## Try it
Write the listing out again word for word, leaving each picture behind.

## Recorded data
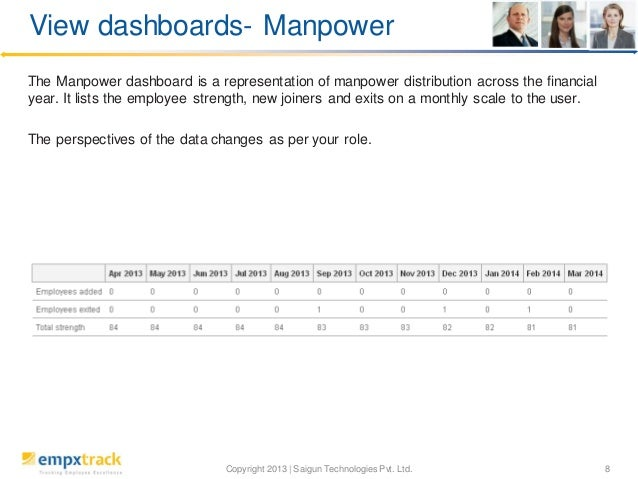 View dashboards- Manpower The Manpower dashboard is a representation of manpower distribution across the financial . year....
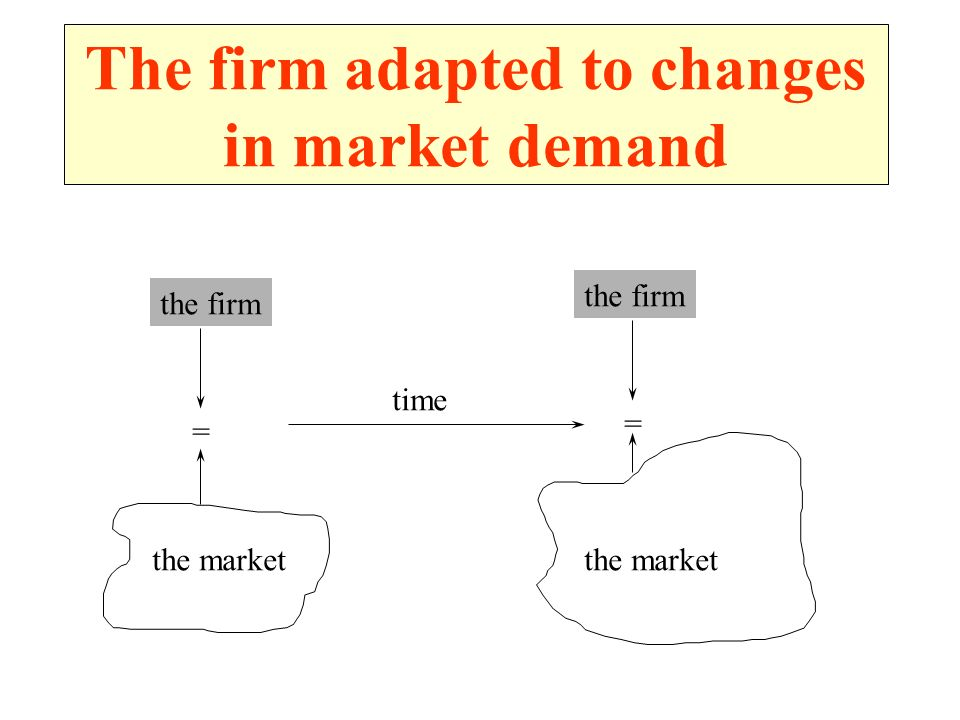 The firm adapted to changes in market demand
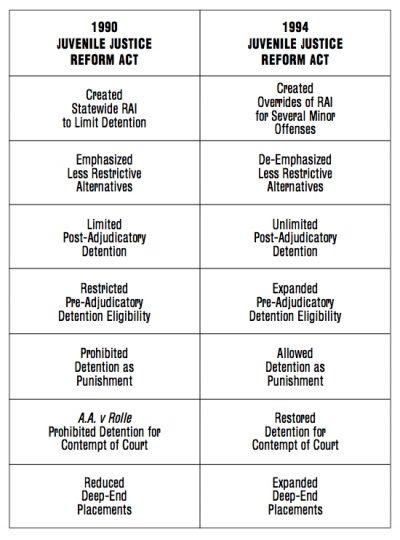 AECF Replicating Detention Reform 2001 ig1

## Solution to this exercise
 View dashboards- Manpower The Manpower dashboard is a representation of manpower distribution across the financial . year....
 The firm adapted to changes in market demand
 AECF Replicating Detention Reform 2001 ig1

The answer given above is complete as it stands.